Begin at the line where "Villa singola in vendita a Massa" appears and reproduce exactly every line through the end of the data below, both included, skipping pictures.

----

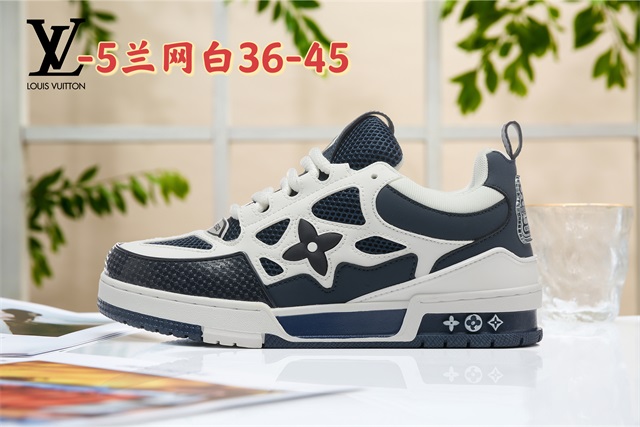 men air force one shoes 36-45 2025-8-10-006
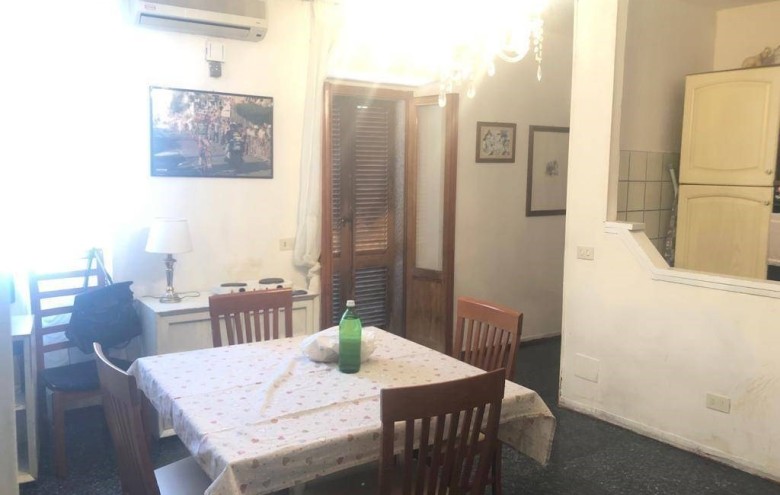 Villa singola in vendita a Massa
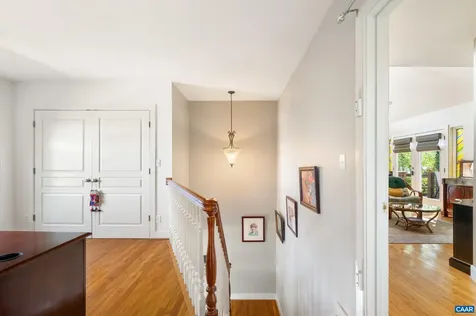 700 Graves Street Charlottesville VA 22902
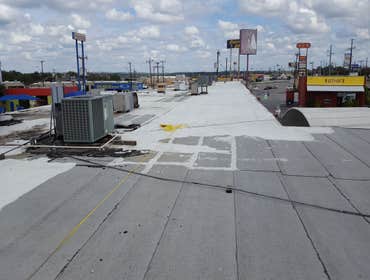 Photos from Alamo Certified Roofing Compan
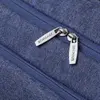 Rivacase 7960 рюкзак-чехол для 15,6" Photo 6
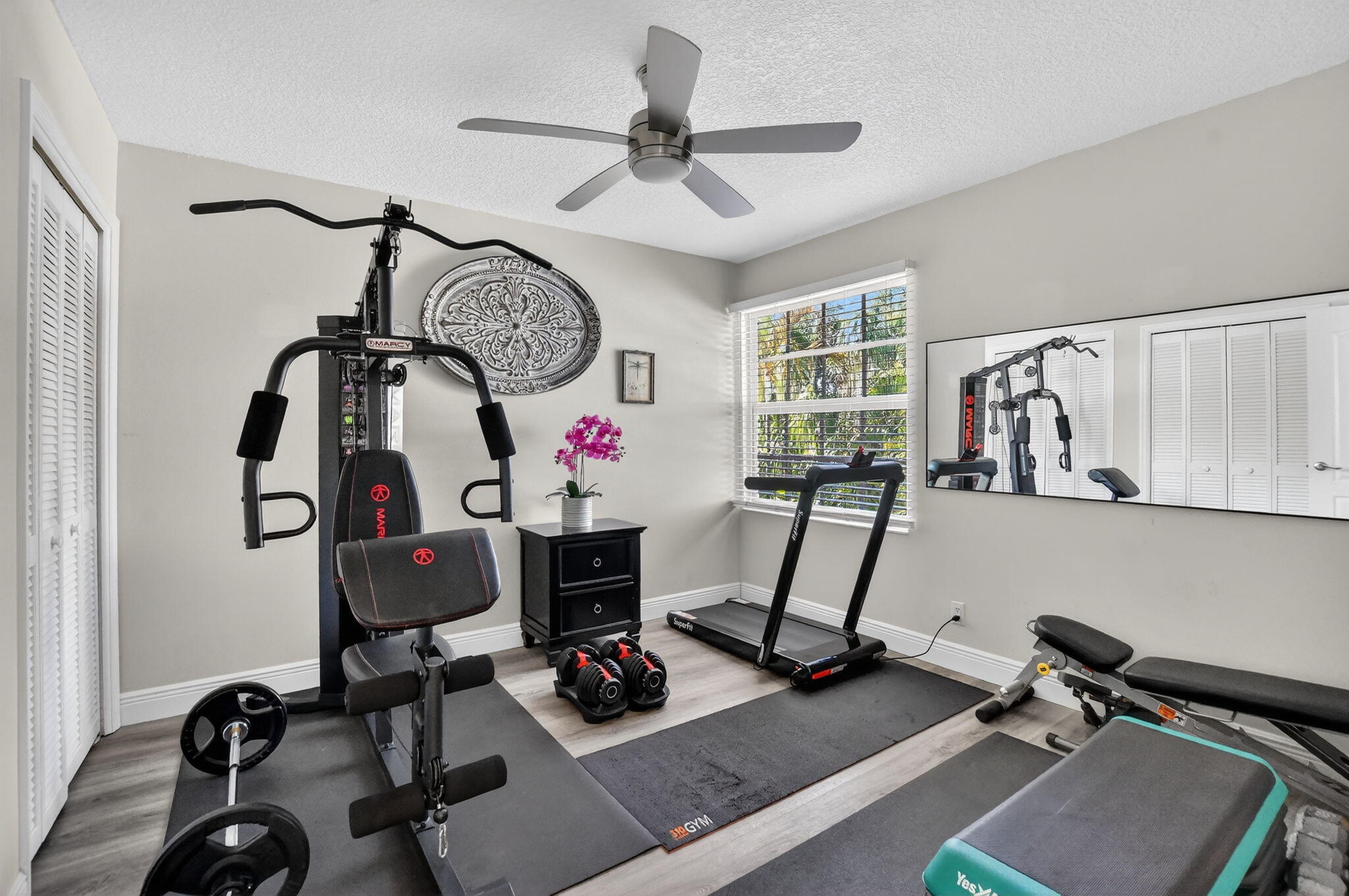 VILLA PORTOFINO - Residential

----

Response for this exercise:
 Villa singola in vendita a Massa
 700 Graves Street Charlottesville VA 22902
 Photos from Alamo Certified Roofing Compan
 Rivacase 7960 рюкзак-чехол для 15,6" Photo 6
 VILLA PORTOFINO - Residential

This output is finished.